Por Alejandro Cabranes Rubio
Hace un par de noches la serie Quart vio demorada la emisión de su segundo capítulo. El motivo: la inclusión en la programación de un reportaje ¿de investigación? en torno a la siniestra desaparición de una niña y que ha ocupado portadas en los periódicos de los últimos días. Tres hechos me llamaron la atención. El más evidente, la falta de respeto al público de la serie y a sus responsables. Pero eso se puede considerar pecata minuta al lado de los otros dos. El espacio justificaba su franja horaria en virtud a la importancia de un suceso que, en su opinión, merecía ser cubierto cuanto antes: la posible culpabilidad de los padres de la menor y que había desatado la indignación de no pocos ciudadanos. Pero analicemos los hechos. En cualquier país democrático la presunción de inocencia se mantiene hasta que se demuestra de forma definitiva la culpabilidad, sin condenas apriorísticas que valgan, por muy sospechosos que sean los datos de los que se dispone. Pero en ningún caso se ha de montar cualquier información como si de facto el caso se hubiera cerrado. ¿Dónde queda la urgencia de las noticias? Hay un dato más: no sólo se saltaba los principios del juicio justo –con lo cual se demostraba un talante reaccionario, antidemocrático- y el programador de Antena 3 no disponía nada en qué ampararse para modificar la sucesión de programas ya establecida; sino que su sensacionalismo –tan condenable, por cierto, al de un reportaje de Tele 5 sobre una víctima de la violencia doméstica- se puede conectar con modelos de comportamientos perversos e irresponsables, que animan al linchamiento público de “unos sospechosos” cuyos visos de culpabilidad pueden ser muy alto, pero no confirmados.

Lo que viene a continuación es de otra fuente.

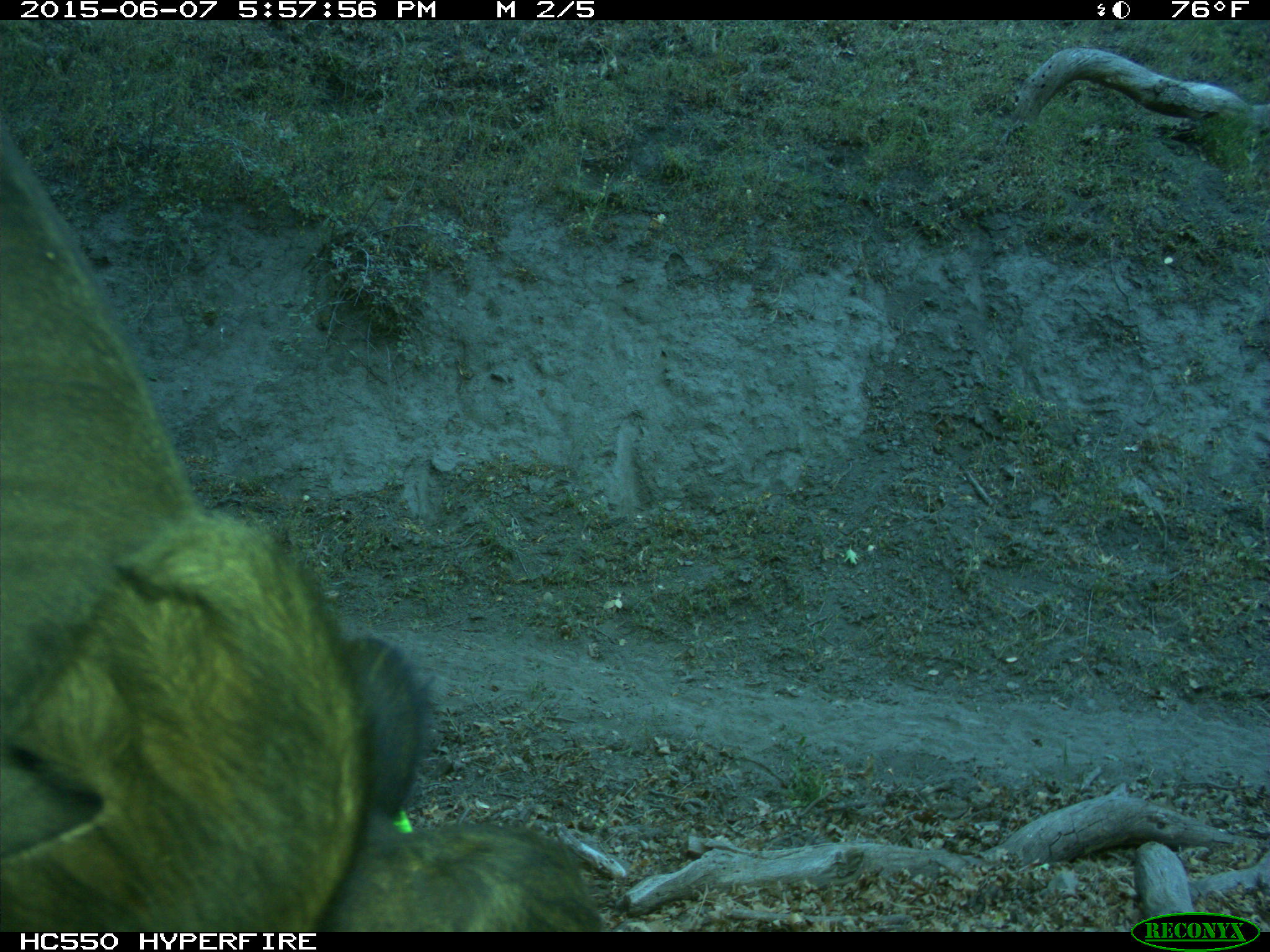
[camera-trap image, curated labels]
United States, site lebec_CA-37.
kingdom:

Este asunto tan lamentable no queda allí. No podemos arremeter contra el equipo que lo elaboró. Ni a la política de Antena 3. Porque es síntoma de otras cosas, mucho más inquietantes; de los efectos perversos de masificación del pensamiento. En nombre al derecho a la información suprimimos el de los acusados. Ampararse en la libertad de expresión para explotar mediáticamente esa clase de “acontecimientos” es jugar con fuego. La política del derribo y linchamiento, la cobertura de lo anticonstitucional, ya adornan los pórticos de Telépolis, esa ciudad que describió Javier Echevarria en su libro del mismo nombre. Forman parte de la pérdida de identidad cultural. El acceso al conocimiento, tan sano para la democratización de la enseñanza, no se ha canalizado por los cauces adecuados; revirtiendo directamente en la pérdida de referencias en la última generación.

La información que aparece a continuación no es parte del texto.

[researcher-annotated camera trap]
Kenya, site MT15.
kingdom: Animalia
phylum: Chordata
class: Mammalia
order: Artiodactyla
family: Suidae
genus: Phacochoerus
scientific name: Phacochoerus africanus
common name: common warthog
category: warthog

No vamos a reivindicar leyes como las de Villar Palasí ni las maravillas de la “educación clásica” ni tampoco criticar a los nuevos adolescentes de hoy, que son en parte víctimas de una mala puesta en práctica de dos vectores que –indiscutiblemente- tienen que regir cualquier política educativa que merezca considerarse tal: el primero, el protagonismo del propio alumnado en su formación; el segundo, la democratización de la elección de unos contenidos. En Historia esto último entraña demasiadas dificultades. Una pregunta define el programa escolar: ¿para qué estudiar la asignatura? Muchos dirán para fomentar identidades para sentirse orgullosas de ellas. Particularmente, rechazo de pleno ese principio por inspirar un comportamiento “acrítico” ante la sociedad. Más bien la enseñanza de la historia debería servir para relacionarnos ante el paso del tiempo, para detectar la raíz de los problemas actuales y que derivan de un pasado cuyas claves deben ser descifradas sin intenciones tan maniqueas; de los escasos regalos que se ha hecho la humanidad así misma; sentir el peso de una trayectoria previa sobre nuestras espaldas y no repetir errores… La historia en su proceso de democratización ha ido incorporando individuos cuyas voces se habían apagado/ no escuchado de una forma u otra. ¿Cómo transmitir el rico abanico de posibilidades que ofrece cuando la suma de lo macro y lo micro no da como resultado una “Historia Total”? A mi juicio un alumno de bachillerato debe aprender antes cuestiones como el fin de la sociedad corporativa –que amenaza con reproducirse en plena globalización bajo otros rasgos- o el nacimiento de la secularización de la política en Westfalia –ahora que ciertos partidos de la oposición quieren formar gobiernos “como Díos manda”- que Las Navas de Tolosa o Los Compromisos de Caspe. Conocimientos que sirvan para adoptar una postura vital ante la sociedad, sea del signo que sea, en vez de nebulosas indefinidas que sólo pueden hacernos llevar al apoliticismo y al cultivo de nuevas formas de fascismo.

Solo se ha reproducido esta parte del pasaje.